Risotto, and dozens of soups and sauces rely on this cooking staple for their flavor.
8. Grass-Fed Butter
Butter. There are more fans than haters out there, and while our relationship with this block of cow’s milk fat is far from buttery smooth, there are ways to ease the (occasional) guilt that comes with its consumption.
Julia Child’s most exalted ingredient comes in Salted and Unsalted
Grass-fed poultry and livestock do not live penned in feedlots, but instead are permitted to roam free on pasture and forage for food, mainly grass. Allowing animals to feed on grass keeps them healthy and free of disease, which means the people who feed on them and their by-products (cheese, milk, and butter) also get a stab at staying healthy and disease-free.
9. Goats & Carabao Milk
A liter of goodness that ain’t just for kids
Cacao Carabao Milk from grass-fed Carabao, pasteurized and then sweetened with Muscovado, is reminiscent of childhood days spent gulping cool mouthfuls down after bites of toasted ensaymada.
Holy Carabao is a tad more specific about their treatment of the goats whose milk is poured into the bottles on display at the Farmers’ Market.

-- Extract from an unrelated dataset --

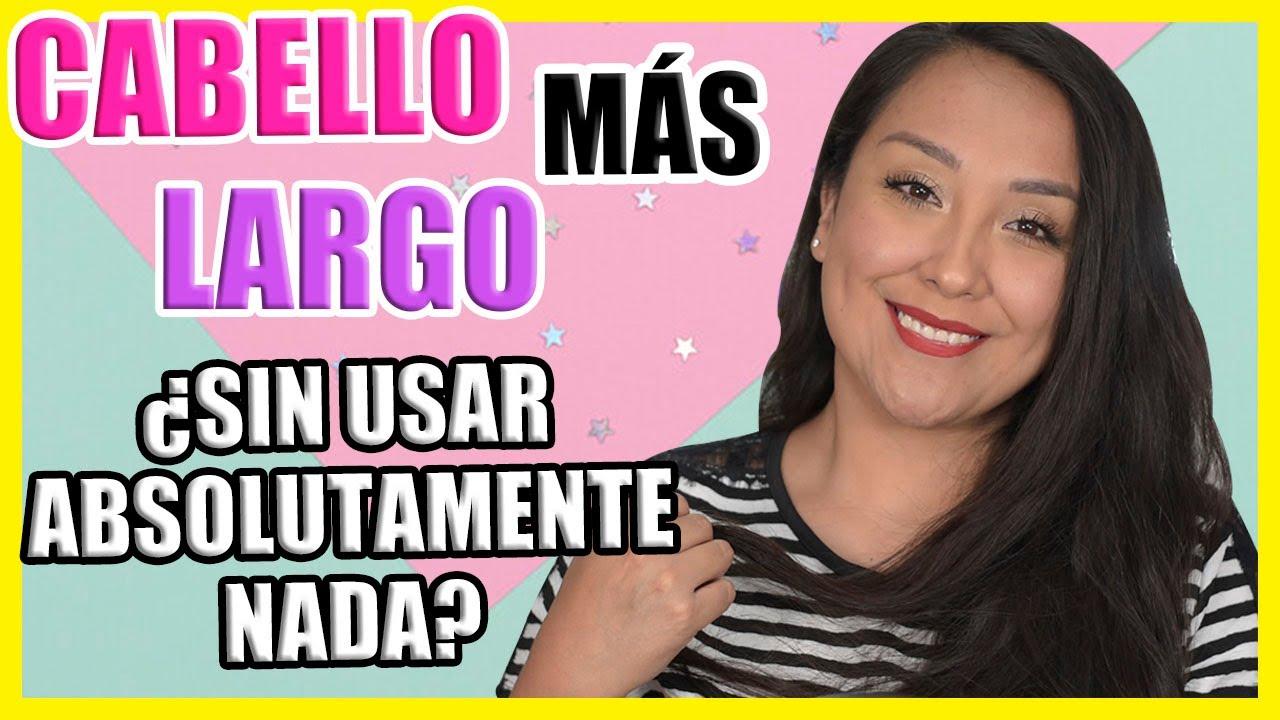 CABELLO más LARGO ¿SIN USAR absolutamente NADA? | Nadia Elias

Raised in Tarlac, their goats are fed 90% grass.
10. Bookid Bred Bacon & other Pork cuts (Pata, Adobo, Sinigang)
If you’re a nube at the home-cooking thing, welcome to the club. Learning to cook is one thing, but learning to how to do your groceries is a skill that takes just as much practice as the cooking.
When it comes to meat, it’s hard enough to pick the right cuts without professing your inexperience to the person behind the counter.
Holy Carabao thankfully packs their pork and poultry with neat labels, all cut and ready-to-cook.
Planning to make sinigang? Crispy pata? Bacon? Giniling? Adobo? Save yourself an embarrassing trip to the supermarket meat section and order from Holy Carabao instead! Their portions are just enough for a meal for four (or two).
Holy Carabao’s goods can be found at their Farmers’ Market, at Cartel Deli (L.P. Leviste St., and can be delivered via their website (for a minimum of P1500) or via Metro Mart!